• **Excerpts of spatial question data**

[BEGIN]

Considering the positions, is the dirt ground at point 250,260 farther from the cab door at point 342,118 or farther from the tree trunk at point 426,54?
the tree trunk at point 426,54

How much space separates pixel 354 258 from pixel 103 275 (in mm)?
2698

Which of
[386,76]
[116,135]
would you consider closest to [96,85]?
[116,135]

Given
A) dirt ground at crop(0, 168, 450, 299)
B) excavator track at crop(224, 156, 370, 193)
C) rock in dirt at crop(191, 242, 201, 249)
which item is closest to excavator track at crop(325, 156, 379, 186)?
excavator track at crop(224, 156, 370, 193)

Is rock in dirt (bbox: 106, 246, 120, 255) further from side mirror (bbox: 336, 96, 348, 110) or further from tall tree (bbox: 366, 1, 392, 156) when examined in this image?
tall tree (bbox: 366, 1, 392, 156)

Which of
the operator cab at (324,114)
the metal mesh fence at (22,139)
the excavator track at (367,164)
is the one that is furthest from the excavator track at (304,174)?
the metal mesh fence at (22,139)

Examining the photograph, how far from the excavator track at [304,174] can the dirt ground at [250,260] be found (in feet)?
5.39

[END]
[BEGIN]

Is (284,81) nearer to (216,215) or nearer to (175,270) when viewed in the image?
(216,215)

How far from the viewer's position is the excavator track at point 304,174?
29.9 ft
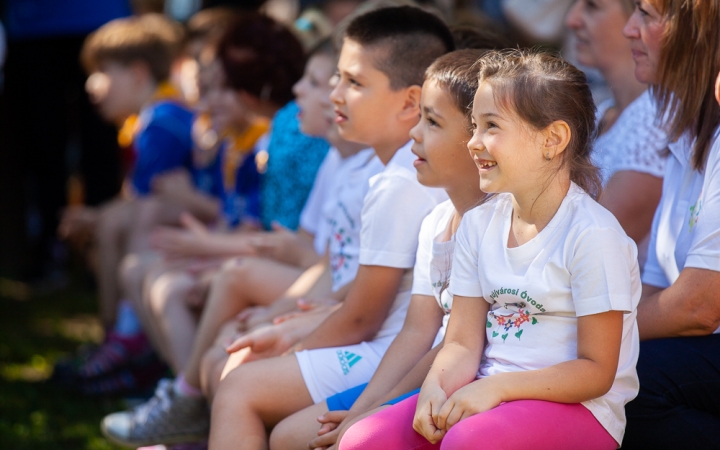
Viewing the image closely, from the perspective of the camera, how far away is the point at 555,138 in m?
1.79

[END]

• **Directive**
Which lines in the data above contain the string "tree", with case counting? Show every such line in full.

• **Problem solution**
Considering the positions, is the dirt ground at point 250,260 farther from the cab door at point 342,118 or farther from the tree trunk at point 426,54?
the tree trunk at point 426,54
Is rock in dirt (bbox: 106, 246, 120, 255) further from side mirror (bbox: 336, 96, 348, 110) or further from tall tree (bbox: 366, 1, 392, 156) when examined in this image?
tall tree (bbox: 366, 1, 392, 156)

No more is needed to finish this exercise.